Monsieur Tremblay, je représente une circonscription du centre-ville de Toronto. Vous avez dit quelque chose tout à l'heure qui correspond parfaitement à l'attitude de la plupart de mes électeurs.

Je vous signale en passant qu'ils sont en faveur du projet de loi.

Vous avez dit, si je ne me trompe pas, qu'au lieu de nous intéresser à ce projet de loi, nous devrions nous efforcer de trouver de nouvelles possibilités de réconciliation. Peut-être pourriez-vous nous entretenir un peu de vos propres idées sur la question.

[Français]

M. André Tremblay: Moi, j'ai toujours été partisan de l'option fédérale du gouvernement et j'ai voté non au référendum de 1980 et au référendum de 1995. Monsieur Mills, j'ai voté une fois pour l'option péquiste, en 1995, parce qu'il n'y avait aucun plan de renouveau fédéral. Il n'y a aucune main tendue nulle part. Même à l'interne, au Québec, dans notre Parti libéral québécois, il n'y a pas de main tendue et il n'y a plus d'option pour le renouveau.

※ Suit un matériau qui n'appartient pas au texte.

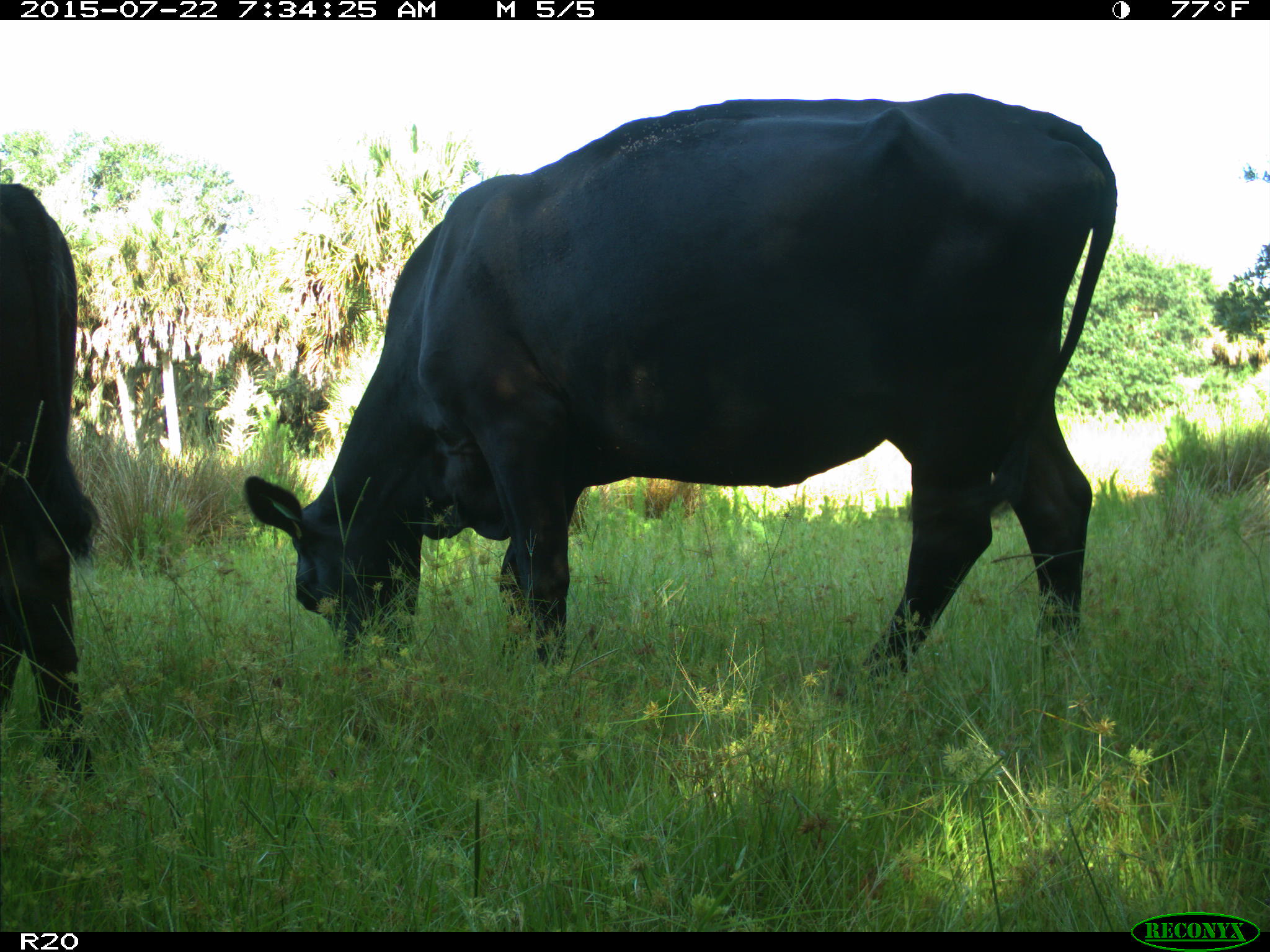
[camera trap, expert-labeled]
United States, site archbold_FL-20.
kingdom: Animalia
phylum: Chordata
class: Mammalia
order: Artiodactyla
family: Bovidae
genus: Bos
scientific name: Bos taurus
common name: domestic cow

Nous, nationalistes qui ne voulons pas de l'indépendance, nous sommes devenus des sans-abri. Nous aimerions bien qu'un gouvernement quelconque fasse écho à notre voix, à notre demande de renouvellement de la fédération canadienne. On voudrait bien que, d'une certain façon, un gouvernement entende la voix de ceux qui veulent une réforme en profondeur du fédéralisme canadien.

Le message que je transmets ici, c'est le message négatif, hostile, du refus de ce plan B. Ce que nous recherchons, c'est le plan A, celui de la main tendue, de la réconciliation, de la discussion, de l'ouverture entre partenaires, pour que les peuples fondateurs du Canada puissent enfin trouver un terrain d'entente.

[Traduction]

M. Dennis Mills: Monsieur Tremblay, bon nombre d'entre nous fêtons aujourd'hui le 20e anniversaire du nouveau mandat qu'a reçu Pierre Elliott Trudeau, soit 74 sur 75 sièges.

Nous sommes d'ailleurs assez nombreux ici à croire que nous avons déjà accordé à la province du Québec de nombreux pouvoirs que d'autres provinces ne détiennent même pas. Pourriez-vous donc nous donner des détails à ce sujet? Quand vous dites que vous souhaitez renouveler le fédéralisme, que voulez-vous dire au juste? Pourriez- vous être plus précis?

[Français]

M. André Tremblay: Il n'est pas tout à fait exact de dire que le Québec a des pouvoirs que les autres n'ont pas. Il n'y a aucune asymétrie fédérale au Canada; toutes les provinces sont traitées sur la base du dogme incontournable de l'égalité absolue des provinces.

• 1505

Comme vous le savez, il y a eu, monsieur le président, des ententes administratives en matière d'immigration et en matière d'emploi, et ces ententes sont ouvertes et accessibles à toutes les autres provinces.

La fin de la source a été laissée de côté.